He chuckled and settled back in his seat. His eyes, like the girl's, were watchfully bent upon the gloom-filled angle which Terry must negotiate before the way straightened out again before her. Her headlights cut through the shadows; Terry's little body stiffened a bit and her hands tensed on her wheel; her flying speed was lessened an almost negligible trifle; she made the turn and opened the throttle. Steve nodded approvingly.
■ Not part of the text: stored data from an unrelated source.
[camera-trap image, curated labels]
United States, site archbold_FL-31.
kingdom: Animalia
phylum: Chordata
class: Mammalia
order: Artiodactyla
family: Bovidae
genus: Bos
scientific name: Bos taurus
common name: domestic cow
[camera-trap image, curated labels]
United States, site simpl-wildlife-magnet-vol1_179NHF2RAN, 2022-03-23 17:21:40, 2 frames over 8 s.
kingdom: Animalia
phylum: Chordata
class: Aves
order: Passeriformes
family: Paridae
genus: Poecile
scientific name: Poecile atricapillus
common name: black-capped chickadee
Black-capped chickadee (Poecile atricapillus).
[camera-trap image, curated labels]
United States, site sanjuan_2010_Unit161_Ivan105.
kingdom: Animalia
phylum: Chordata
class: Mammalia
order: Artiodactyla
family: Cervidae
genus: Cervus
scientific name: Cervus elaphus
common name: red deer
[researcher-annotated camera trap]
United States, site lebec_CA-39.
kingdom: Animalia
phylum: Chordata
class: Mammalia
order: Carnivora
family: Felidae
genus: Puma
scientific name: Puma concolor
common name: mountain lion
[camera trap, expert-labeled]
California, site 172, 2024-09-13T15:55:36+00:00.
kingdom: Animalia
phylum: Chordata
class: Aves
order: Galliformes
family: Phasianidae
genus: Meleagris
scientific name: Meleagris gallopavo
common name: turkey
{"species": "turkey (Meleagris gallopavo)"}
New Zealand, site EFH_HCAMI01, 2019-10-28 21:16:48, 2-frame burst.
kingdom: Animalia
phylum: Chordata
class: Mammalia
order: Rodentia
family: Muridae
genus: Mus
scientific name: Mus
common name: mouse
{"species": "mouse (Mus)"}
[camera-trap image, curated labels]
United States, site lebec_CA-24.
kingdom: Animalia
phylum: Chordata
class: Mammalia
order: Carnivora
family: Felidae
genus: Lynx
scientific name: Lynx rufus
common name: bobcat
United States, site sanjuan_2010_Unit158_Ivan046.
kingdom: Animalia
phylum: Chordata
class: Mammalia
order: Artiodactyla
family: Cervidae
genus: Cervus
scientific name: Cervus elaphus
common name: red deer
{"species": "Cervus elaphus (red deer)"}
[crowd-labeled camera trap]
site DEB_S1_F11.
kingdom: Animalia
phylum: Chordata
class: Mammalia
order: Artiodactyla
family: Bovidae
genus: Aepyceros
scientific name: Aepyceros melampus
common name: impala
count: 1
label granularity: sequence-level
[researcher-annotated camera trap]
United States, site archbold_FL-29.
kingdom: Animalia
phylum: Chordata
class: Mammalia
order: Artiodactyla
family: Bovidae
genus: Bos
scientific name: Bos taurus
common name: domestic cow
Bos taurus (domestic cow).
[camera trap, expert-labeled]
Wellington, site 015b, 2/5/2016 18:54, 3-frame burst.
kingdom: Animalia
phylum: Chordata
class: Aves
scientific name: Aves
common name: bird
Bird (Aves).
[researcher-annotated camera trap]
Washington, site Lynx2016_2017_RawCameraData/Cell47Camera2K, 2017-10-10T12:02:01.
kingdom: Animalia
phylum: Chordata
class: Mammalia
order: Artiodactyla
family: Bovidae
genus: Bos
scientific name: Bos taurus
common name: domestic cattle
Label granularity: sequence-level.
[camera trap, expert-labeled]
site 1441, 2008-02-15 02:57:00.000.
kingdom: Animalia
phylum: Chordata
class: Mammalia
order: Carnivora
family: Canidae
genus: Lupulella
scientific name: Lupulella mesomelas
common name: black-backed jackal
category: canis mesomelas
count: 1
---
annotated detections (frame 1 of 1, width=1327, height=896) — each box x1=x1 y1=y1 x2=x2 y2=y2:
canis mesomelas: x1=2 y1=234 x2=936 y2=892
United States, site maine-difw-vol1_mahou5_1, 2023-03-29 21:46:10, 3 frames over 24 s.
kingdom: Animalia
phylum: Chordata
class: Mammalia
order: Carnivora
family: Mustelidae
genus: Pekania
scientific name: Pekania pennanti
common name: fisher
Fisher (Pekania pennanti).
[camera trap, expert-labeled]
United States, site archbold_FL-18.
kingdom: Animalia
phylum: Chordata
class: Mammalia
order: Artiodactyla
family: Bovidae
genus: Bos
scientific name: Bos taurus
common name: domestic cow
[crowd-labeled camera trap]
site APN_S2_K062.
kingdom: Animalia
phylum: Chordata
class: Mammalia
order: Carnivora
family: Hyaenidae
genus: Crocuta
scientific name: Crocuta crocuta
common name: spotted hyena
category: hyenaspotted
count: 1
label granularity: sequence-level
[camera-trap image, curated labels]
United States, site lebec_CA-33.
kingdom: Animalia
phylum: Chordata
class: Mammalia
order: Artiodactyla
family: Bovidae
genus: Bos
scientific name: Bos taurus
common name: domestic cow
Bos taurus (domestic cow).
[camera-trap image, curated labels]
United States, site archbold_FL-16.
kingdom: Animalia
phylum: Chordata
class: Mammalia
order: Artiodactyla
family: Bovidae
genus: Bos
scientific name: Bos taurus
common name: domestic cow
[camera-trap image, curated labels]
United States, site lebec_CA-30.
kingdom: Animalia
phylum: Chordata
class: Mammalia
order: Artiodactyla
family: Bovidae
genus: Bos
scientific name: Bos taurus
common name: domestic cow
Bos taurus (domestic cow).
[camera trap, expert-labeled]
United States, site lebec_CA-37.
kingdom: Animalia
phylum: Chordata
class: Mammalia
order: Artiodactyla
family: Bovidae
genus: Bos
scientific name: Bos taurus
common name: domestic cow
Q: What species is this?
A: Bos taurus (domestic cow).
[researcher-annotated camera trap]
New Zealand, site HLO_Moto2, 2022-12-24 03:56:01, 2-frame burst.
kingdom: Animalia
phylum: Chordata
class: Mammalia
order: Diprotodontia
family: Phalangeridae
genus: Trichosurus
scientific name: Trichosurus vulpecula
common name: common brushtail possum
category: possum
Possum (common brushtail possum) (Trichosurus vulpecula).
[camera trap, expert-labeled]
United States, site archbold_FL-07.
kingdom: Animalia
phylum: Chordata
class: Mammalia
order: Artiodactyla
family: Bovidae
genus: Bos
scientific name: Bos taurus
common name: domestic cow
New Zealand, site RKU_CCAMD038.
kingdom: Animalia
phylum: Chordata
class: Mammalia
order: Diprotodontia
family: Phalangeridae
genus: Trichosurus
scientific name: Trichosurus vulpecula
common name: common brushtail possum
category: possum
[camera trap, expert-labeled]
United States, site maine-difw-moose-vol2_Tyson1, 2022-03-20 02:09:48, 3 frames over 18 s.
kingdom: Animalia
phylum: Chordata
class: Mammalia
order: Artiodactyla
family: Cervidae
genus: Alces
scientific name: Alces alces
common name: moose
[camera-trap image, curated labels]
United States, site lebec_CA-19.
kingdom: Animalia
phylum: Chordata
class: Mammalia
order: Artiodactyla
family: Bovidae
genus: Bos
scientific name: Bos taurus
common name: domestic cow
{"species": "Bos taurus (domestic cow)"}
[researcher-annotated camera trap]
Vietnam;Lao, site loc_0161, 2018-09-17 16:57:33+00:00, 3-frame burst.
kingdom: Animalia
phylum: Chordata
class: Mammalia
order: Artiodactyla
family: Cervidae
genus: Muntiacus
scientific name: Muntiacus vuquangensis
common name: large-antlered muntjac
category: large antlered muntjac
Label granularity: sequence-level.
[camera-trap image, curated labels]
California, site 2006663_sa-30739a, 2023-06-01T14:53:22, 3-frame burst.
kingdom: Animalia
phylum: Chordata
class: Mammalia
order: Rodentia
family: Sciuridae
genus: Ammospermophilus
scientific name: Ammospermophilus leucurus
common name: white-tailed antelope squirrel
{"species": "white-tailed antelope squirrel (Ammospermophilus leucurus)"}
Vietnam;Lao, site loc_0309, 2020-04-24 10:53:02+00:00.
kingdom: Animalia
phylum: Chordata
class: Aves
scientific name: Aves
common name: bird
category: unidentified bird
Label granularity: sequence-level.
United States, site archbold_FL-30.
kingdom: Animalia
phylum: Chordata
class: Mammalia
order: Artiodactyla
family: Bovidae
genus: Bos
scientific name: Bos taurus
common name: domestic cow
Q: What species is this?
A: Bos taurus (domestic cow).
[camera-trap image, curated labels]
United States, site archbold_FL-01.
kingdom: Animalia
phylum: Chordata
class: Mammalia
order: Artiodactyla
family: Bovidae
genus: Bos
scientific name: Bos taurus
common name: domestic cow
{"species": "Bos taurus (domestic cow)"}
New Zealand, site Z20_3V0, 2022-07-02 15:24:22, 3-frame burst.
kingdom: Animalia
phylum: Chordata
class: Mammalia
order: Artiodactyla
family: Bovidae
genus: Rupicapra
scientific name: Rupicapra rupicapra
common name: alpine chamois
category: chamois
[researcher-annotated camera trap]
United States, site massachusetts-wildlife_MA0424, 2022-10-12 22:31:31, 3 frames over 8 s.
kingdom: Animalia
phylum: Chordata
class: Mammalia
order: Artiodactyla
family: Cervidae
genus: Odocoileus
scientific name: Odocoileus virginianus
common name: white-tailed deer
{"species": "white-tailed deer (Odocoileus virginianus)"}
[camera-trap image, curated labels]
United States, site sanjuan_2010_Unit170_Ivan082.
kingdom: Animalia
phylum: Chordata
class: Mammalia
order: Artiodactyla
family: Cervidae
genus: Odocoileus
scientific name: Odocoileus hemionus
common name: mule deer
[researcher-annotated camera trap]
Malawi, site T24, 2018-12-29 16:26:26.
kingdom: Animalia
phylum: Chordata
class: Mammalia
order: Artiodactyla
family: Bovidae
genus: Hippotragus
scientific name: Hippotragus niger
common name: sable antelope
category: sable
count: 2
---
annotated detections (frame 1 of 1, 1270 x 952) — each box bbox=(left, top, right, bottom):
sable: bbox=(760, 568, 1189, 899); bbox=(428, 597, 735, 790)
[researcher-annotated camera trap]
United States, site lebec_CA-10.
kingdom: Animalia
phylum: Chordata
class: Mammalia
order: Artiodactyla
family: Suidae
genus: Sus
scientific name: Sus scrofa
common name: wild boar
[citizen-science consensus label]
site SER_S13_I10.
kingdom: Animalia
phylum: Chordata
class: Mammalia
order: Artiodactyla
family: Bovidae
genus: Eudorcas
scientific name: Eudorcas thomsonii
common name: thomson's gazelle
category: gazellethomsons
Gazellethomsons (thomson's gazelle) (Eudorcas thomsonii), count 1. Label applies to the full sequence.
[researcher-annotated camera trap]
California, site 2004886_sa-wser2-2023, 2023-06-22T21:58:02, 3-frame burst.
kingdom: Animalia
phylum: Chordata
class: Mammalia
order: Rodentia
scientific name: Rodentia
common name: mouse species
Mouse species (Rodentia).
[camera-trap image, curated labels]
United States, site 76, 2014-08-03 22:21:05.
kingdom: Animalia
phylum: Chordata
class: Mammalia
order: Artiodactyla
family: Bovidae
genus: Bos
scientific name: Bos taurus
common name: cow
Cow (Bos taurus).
For the greater part they were silent. He had never seen her in a mood like to-night's. He read in her face, in her eyes, in the carriage of her body, one and the same thing; and that was a complex something made of the several emotions of determination, sorrow, and fiery anger.

He read her thought readily; it was clear that she made no attempt to conceal it: She was going to consummate a certain deal, she was grieved and ashamed for her father, she remembered the "look on Blenham's face to-night," and again and again her fury shot its red tide into her cheeks.

"Blenham put his dirty hands on her," was Steve's thought; "or tried to."

And he found that his own pulses drummed the hotter as he let his imagination conjure up a picture for him, Blenham's big, knotted hands upon the daintiness that was Terry. In that moment it seemed to him that he had been drawn home across the seas to help mete out punishment to a man: a man who had stricken old Bill Royce, and who now dared look evilly upon Terry Temple.

Then came their second puncture, an ugly gash like the first caused by a flinty fragment of rock driven against the worn outer casing.

"I ordered new tires a month ago," said Terry by way of explanation, as she and Steve in the road together set about remedying the trouble.

While he was getting the inner-tube out, squatting in front of her car so as to work in the glow from her headlights, she was rummaging through her repair kit.

"These rocky roads, you know, and the way I drive."

He laughed. "The way she drove!" That meant, "Like the devil!" as he would put it. Over rocky roads, racing right up to a turn, jamming on her brakes when she must slow down a little; swinging about a sharp bend so that her car slid and her tires dragged; in short getting all of the speed out of her motor that she could possibly extract from it, regardless and coolly contemptuous of skuffed tires and other trifles.